Mrs May also said, "I want the broadest and deepest possible agreement - covering more sectors and co-operating more fully than any Free Trade Agreement anywhere in the world today."

She then contradicted herself by dropping her offer of a "binding commitment" to follow EU rules. The Brextremists watered it down to making "strong commitments".

So the believers in 'cake' are still calling the tune, leading Mrs May to a Brexit that can never satisfy her stated requirements.

Mrs May is a little dog being pulled along on her lead, straining against it but unable to resist. When asked recently if leaving the EU would be worth it for the UK her answer was: "the British people voted for Brexit".

She knows we will be worse off economically, she knows that any new deal would be worse than our current one, she knows that we will have to keep paying into the EU but will have no influence.

Even our shiny new blue passports are going to be printed in France.

Potholes

One thing I remember vividly from a visit to Chicago some years ago was the awful state of the main highway that followed the shoreline of Lake Michigan. I thought to myself that in the UK we would never let a city road fall into such disrepair, leaving it so full of potholes.

Soon it will be US visitors who will despair at the state of British roads. Right now local roads need £9.3 billion to bring them up to scratch. The number of times the RAC has been called out for vehicle damage due to potholes increased by 11% last year, with 3,565 call-outs in just three months. With the government budgeting just £1.2bn a year towards maintenance things are set to get far worse - as the condition of a road surface worsens the damage builds up faster. Local councils need an extra £0.5bn just to keep things deteriorating further.

And things are deteriorating. 12% of local roads (a total of 24,500 miles) need essential maintenance before the end of this year. 20% will reach the end of their life in the next five years - up from 17% in 2017, and 12% in 2016. On average local roads are only resurfaced every 78 years.

Councils filled 2.7 million potholes in 2015 - last year it was only 1.5 million. Often now they will only repair potholes which are at least 4cm deep.

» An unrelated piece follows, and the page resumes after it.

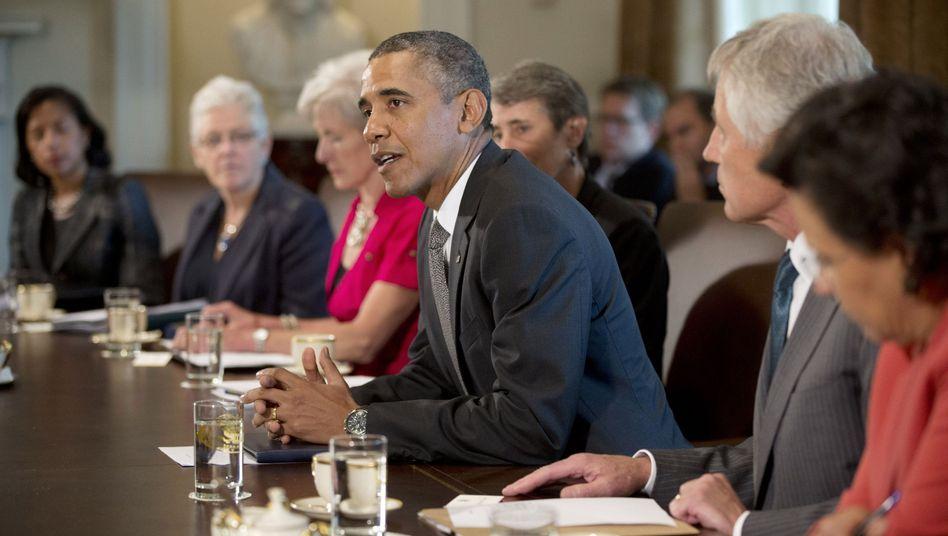 US-Präsident Obama: Kritik an Putin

In Bury the council has changed even that rule and only promise to 'investigate' potholes which are 4cm deep or more.

Just last month a cycle race with 550 entrants was cancelled - the organisers decided the risk of injuries due to potholes was just too high.

Roads are a very visible sign of the state of a country. Before EU funding helped Ireland to kick start its economy you would instantly know when you crossed the border from Ulster to Eire. A well-maintained road would suddenly became a crumbling pastiche of potholes. If you visit Bulgaria now you will find that the main roads are kept in good repair, but the B-roads look as though someone told an enthusiastic army of treasure hunters that there was gold under them. Driving on them is only possible at a crawl - and you still risk a puncture or worse.

How long before the UK road network is reduced to the same state?


Saturday, 17 March 2018

Saving the pennies

A basic expectation in rich countries is law and order. Yet the UK is cutting police funding every year.

The Bedfordshire police force are so up against it that they are asking to be spared further cuts. They have already made cuts of £35 million and are expected to cut another £12.5 million. Suggestions about how to do this include not investigating thefts from cars as the car will be insured - it's your own fault as you shouldn't be leaving things on view. Another possibility is only bothering to investigate shoplifting of goods worth at least £100.

Another basic service developed countries offer is health care - even the USA has a public health service.

Yet our health service, like our police, is being starved of funds. Again, there are some bright ideas. One that is being tried is to pay host families to put up patients in their spare room. At £50 a night there have been a lot of applicants, and it would certainly save a chunk of cash for the NHS. The company, CareRooms, says the hosts will be trained, though it is unclear exactly what they will be trained to do or how post-operative complications will be managed.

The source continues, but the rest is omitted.